L’istruzione di questo processo coinvolse anche Bellarmino che era consultore del Sant’Uffizio e lo portò ad avere alcuni colloqui con l’inquisito durante sette anni dal 1593 al 1600. Il processo si protraeva per il fatto che le ammissioni di eresia che l’imputato ammetteva durante i venti interrogatori a cui fu sottoposto, ed alcuni anche mediante la tortura, erano successivamente smentite davanti alla corte del Tribunale dell’Inquisizione. Bellarmino non partecipò mai personalmente alle sedute degli interrogatori nei quali si poteva attuare la tortura. Per ordine del Papa Clemente VIII, il 20 gennaio 1600, il tribunale dell’Inquisizione pronunciò il verdetto di condonna al rogo.

Il caso Galileo Galilei

Bellarmino non visse fino all’epilogo del processo e alla condanna a Galileo Galilei, ma nel 1615 egli prese parte alla prima fase. Il cardinale fece parte della commissione vaticana che ammonì Galileo dal continuare ad insegnare la teoria eliocentrica nel 1616 e fu proprio lui a comunicargli l’ammonizione che conteneva con una lettera rimasta famosa.

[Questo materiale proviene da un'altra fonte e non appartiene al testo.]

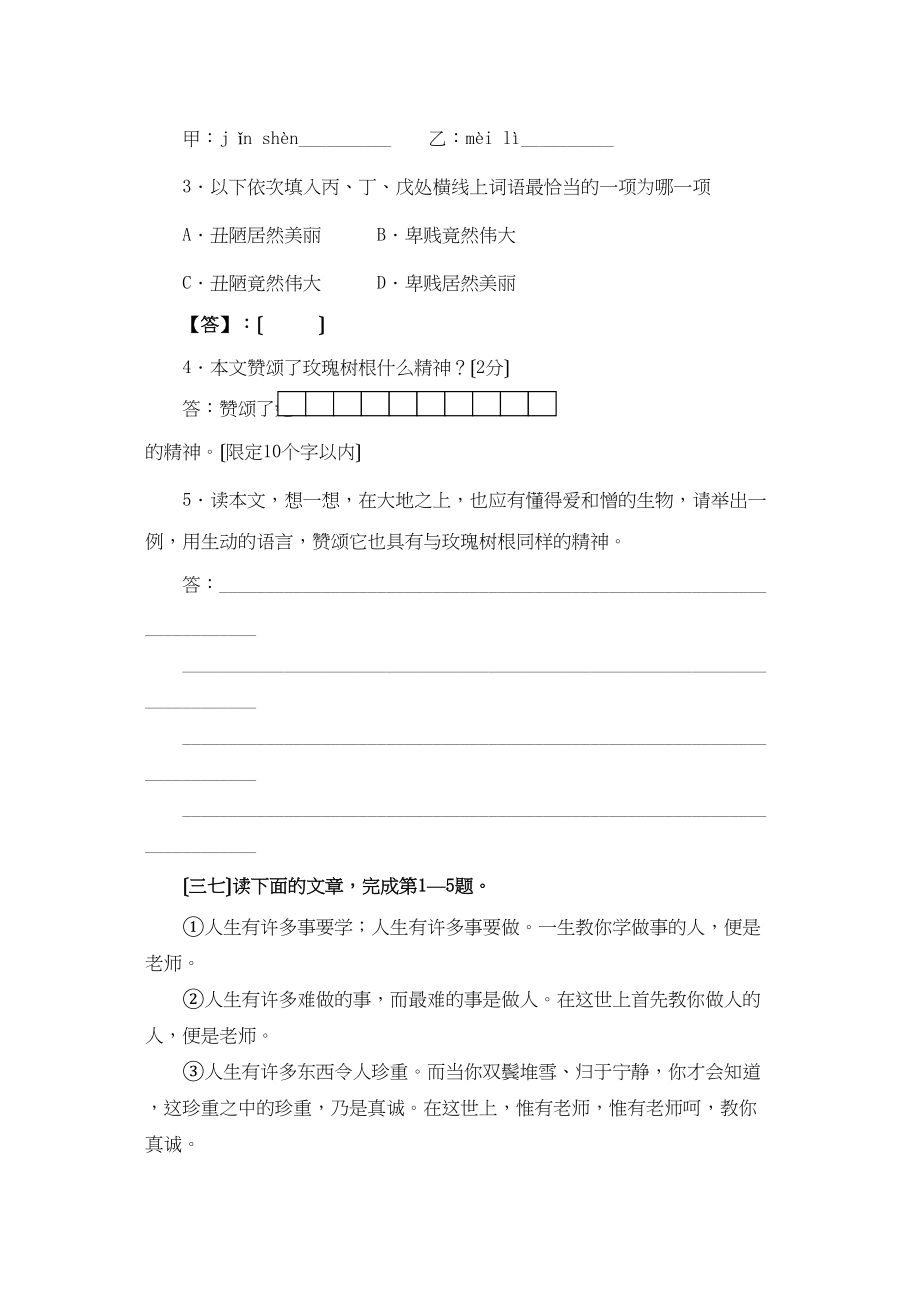 2023年中考语文现代文阅读训练8初中语文.docx_第2页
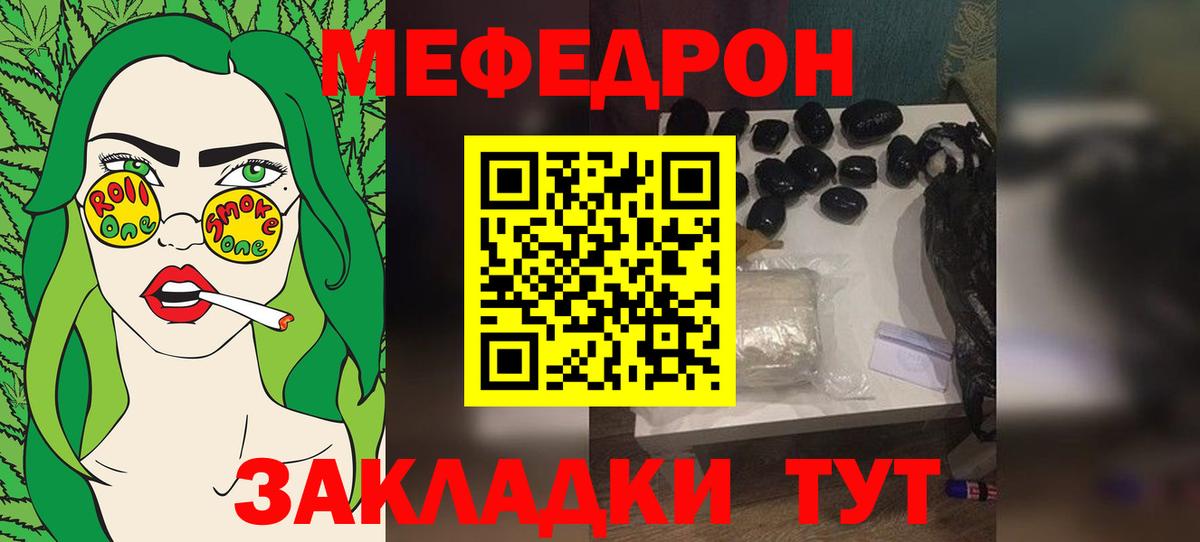 Мефедрон кристаллы Аша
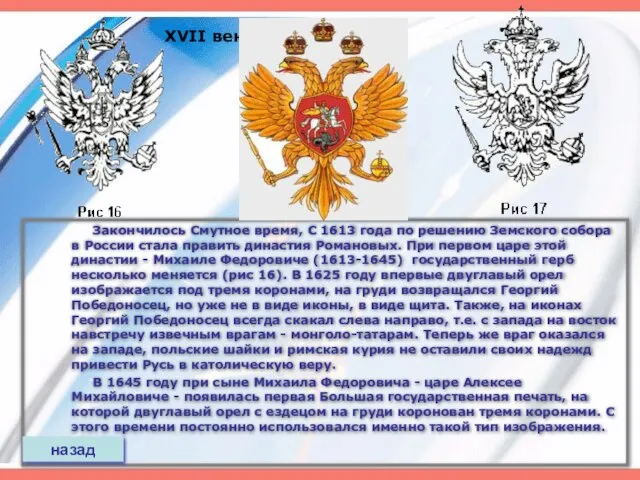 XVII век Закончилось Смутное время, С 1613 года по решению Земского собора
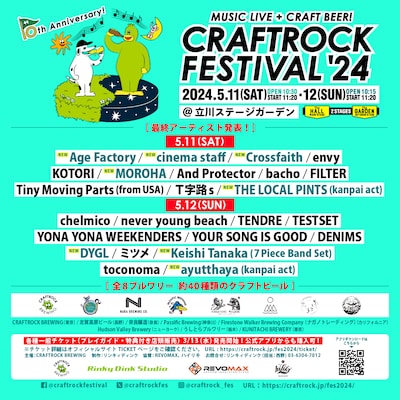 「CRAFTROCK FESTIVAL '24」フライヤー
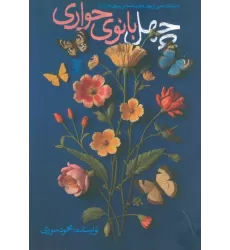 کتاب چهل بانوی حواری (داستانک هایی از چهل بانوی صحابی رسوال الله (ص))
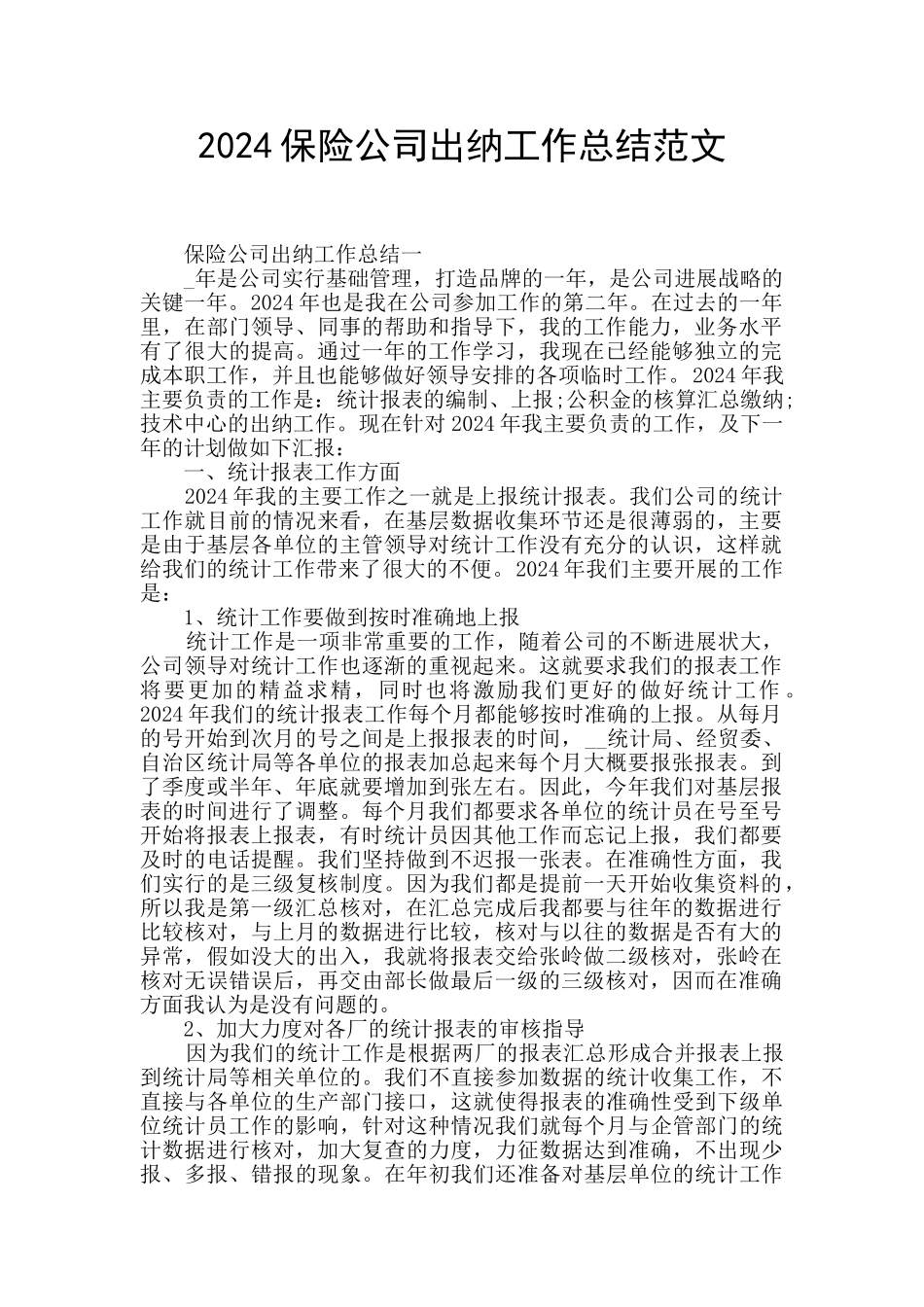 2024保险公司出纳工作总结范文_第1页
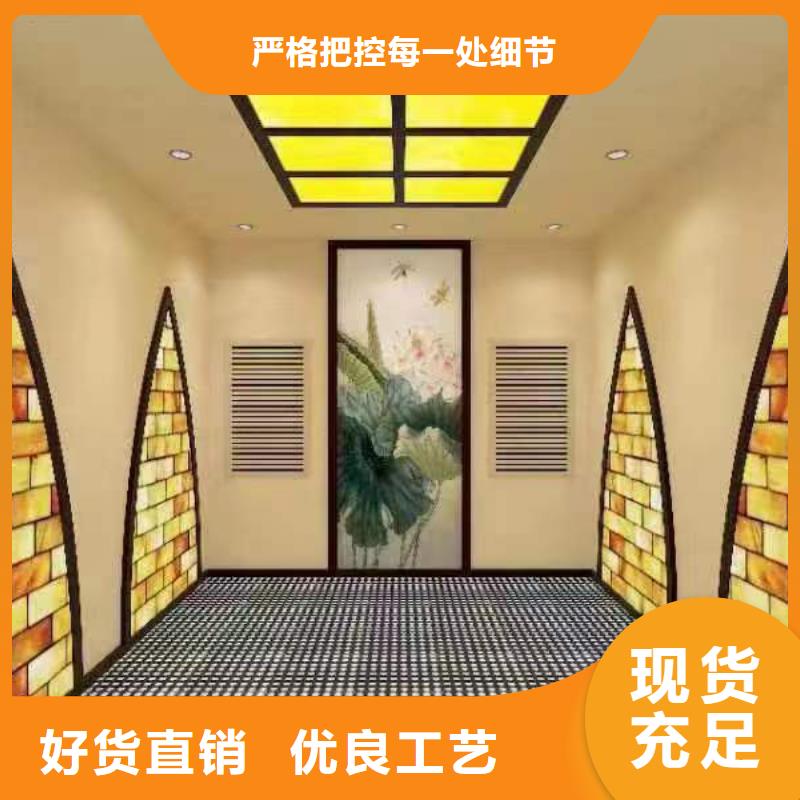 汗蒸房安装汗蒸房承建定制零售批发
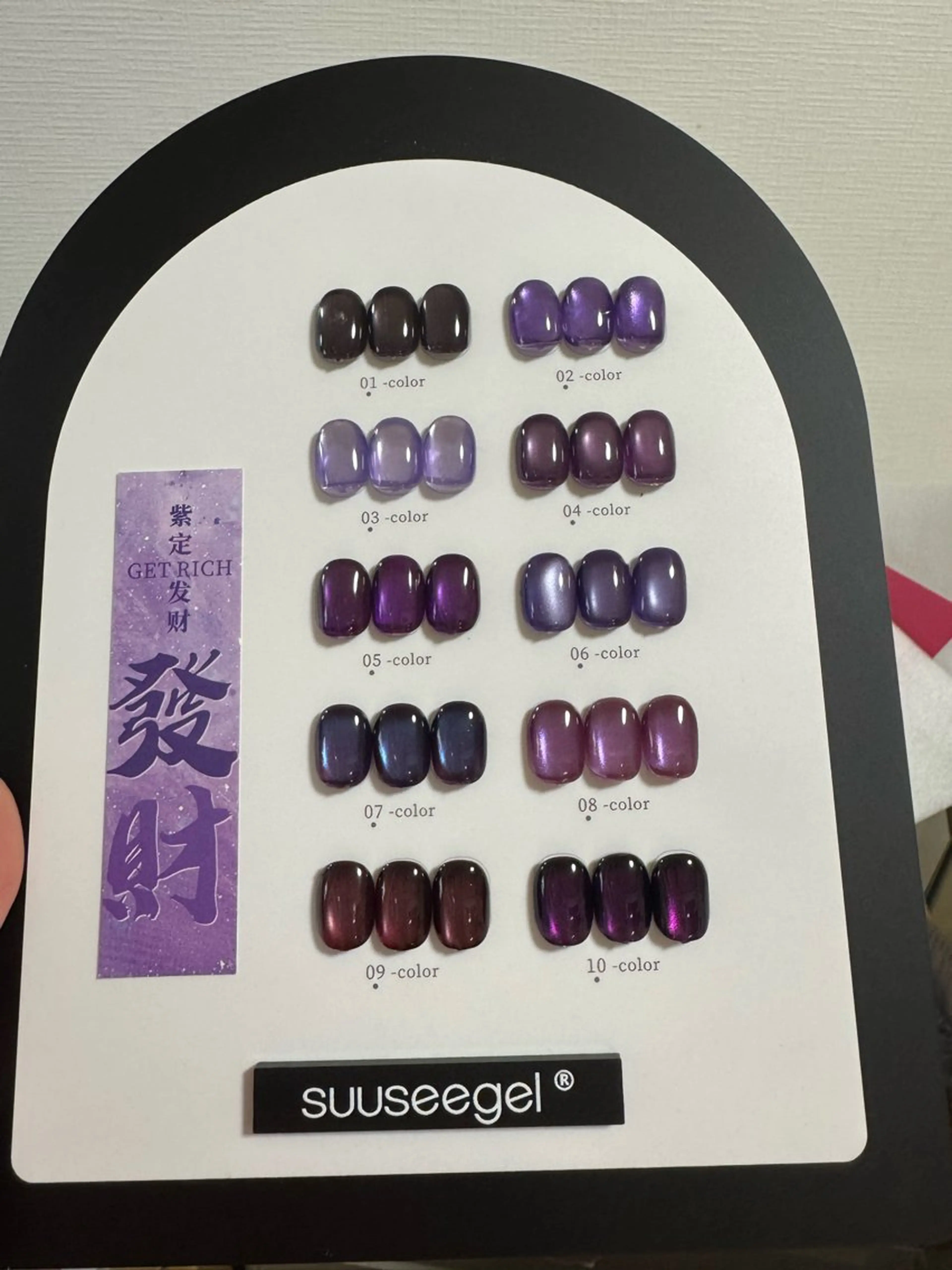 ネイル TheNails Stellaのネイルデザイン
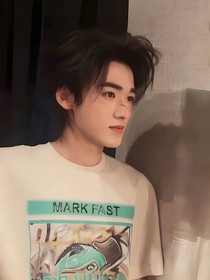 轩轩，只能是我的人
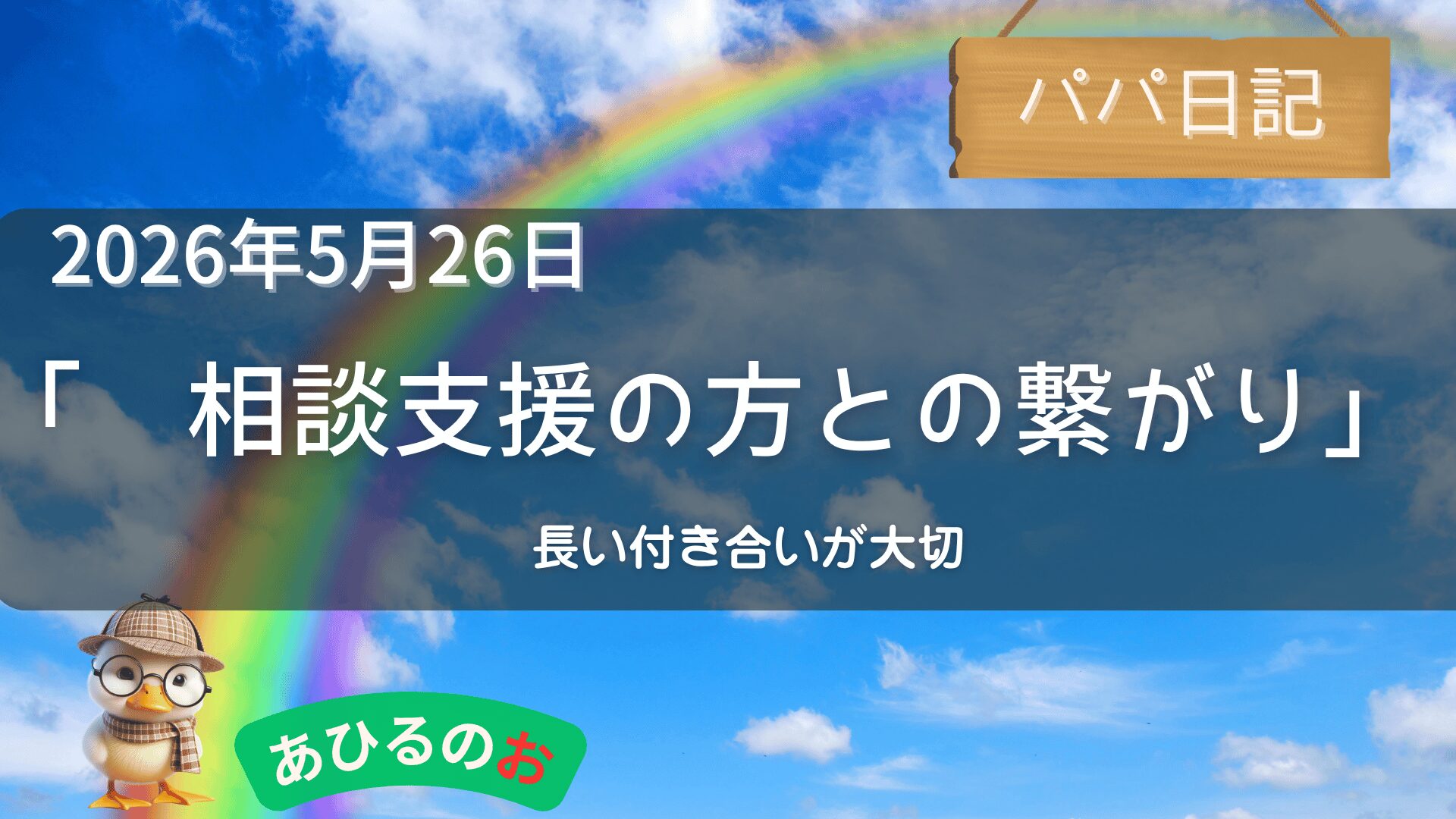 アイキャッチ画像
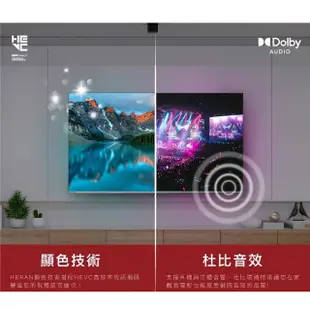 HERAN 禾聯 HD-43YF7N1 43吋4K HDR智慧聯網液晶電視 (含運無安裝)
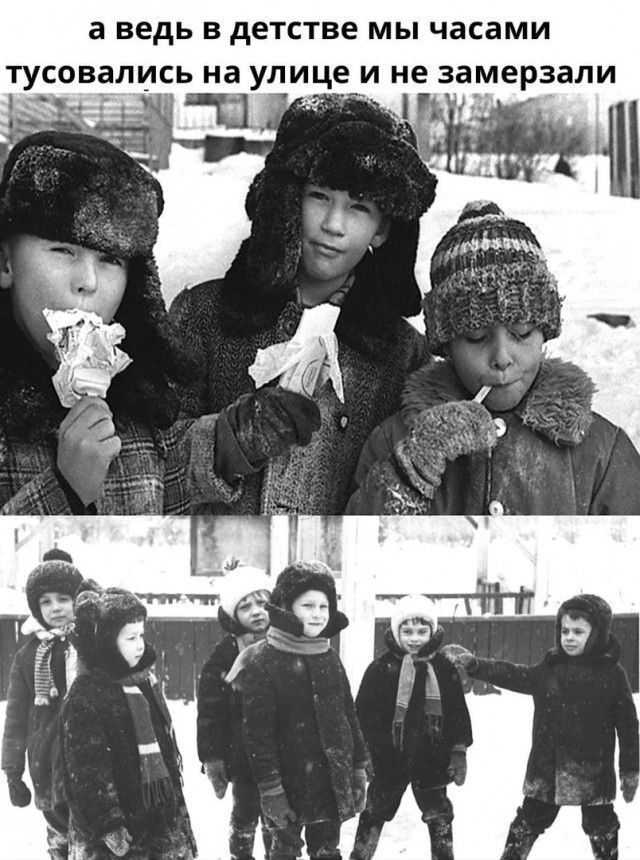 а ведь в детстве мы часами тусовались на улице и не замерзали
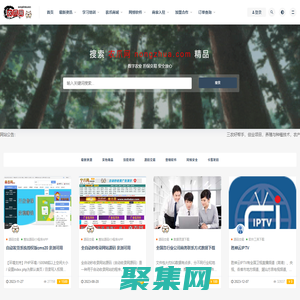 農爪網 nongzhua.com三農好幫手，分享創業項目，養殖與種植技術，飼料獸藥、農藥化肥及農機設備等相關知識與資訊 - Powered by 發貨100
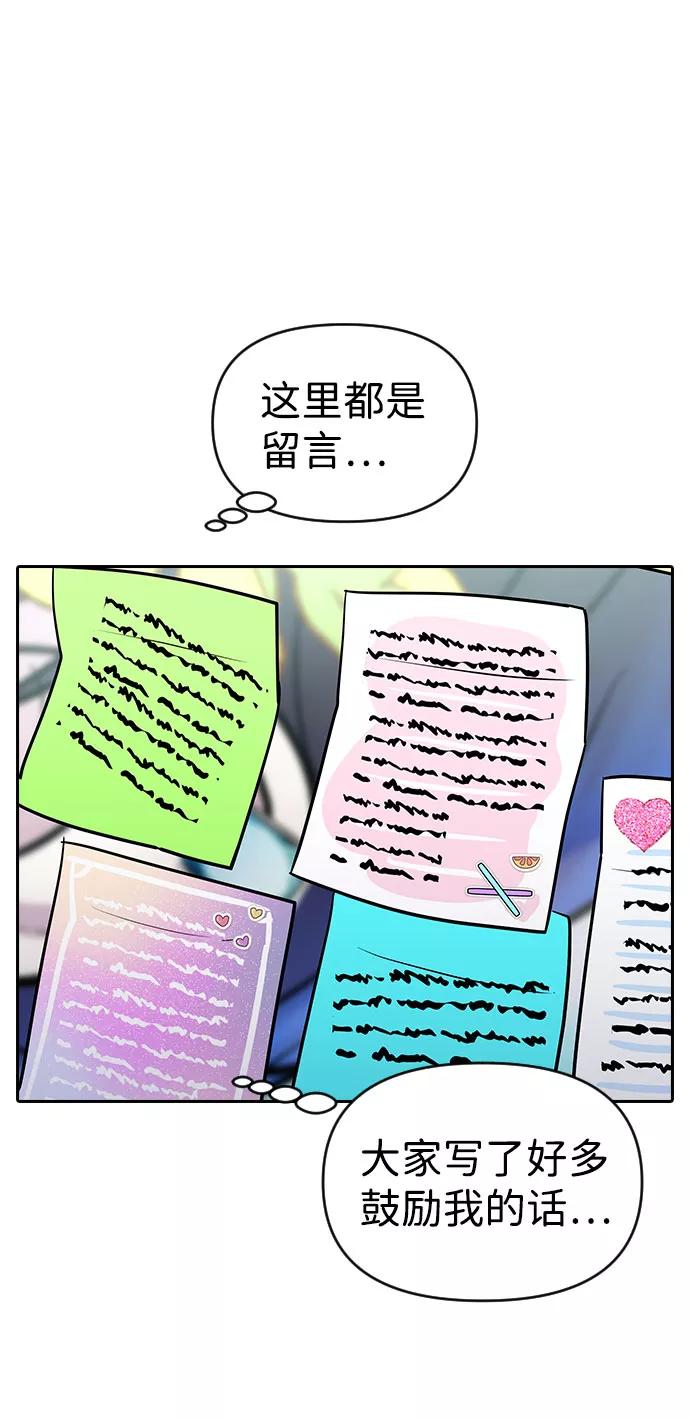 《逆袭爱豆》第35话 第8页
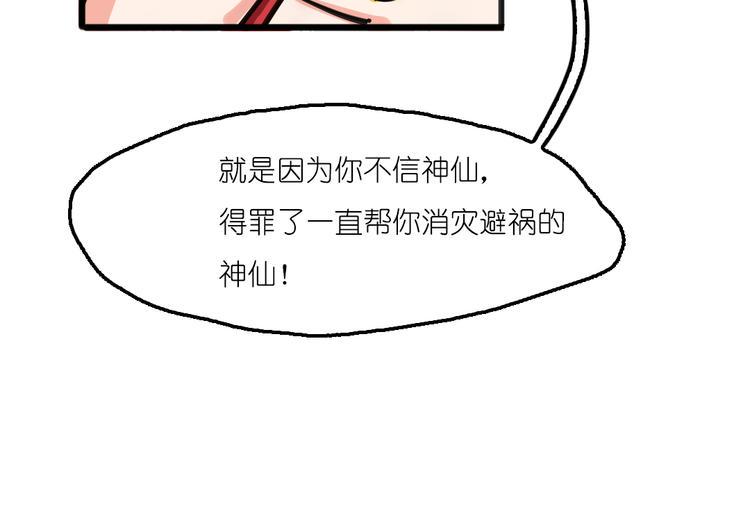 第2话 原来福仙是萝莉！13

In precedenza aveva sempre mostrato interesse nelle scoperte dello scienziato e si era trattenuto in amichevole corrispondenza con lui. Aveva pure assunto, come testimoniato dalle sue lettere all’amico di Galileo, Paolo Antonio Foscarini, un atteggiamento aperto verso le teorie scientifiche, ammonendolo, tuttavia, di non cercare una dimostrazione della loro esattezza limitandosi a porle come ipotesi.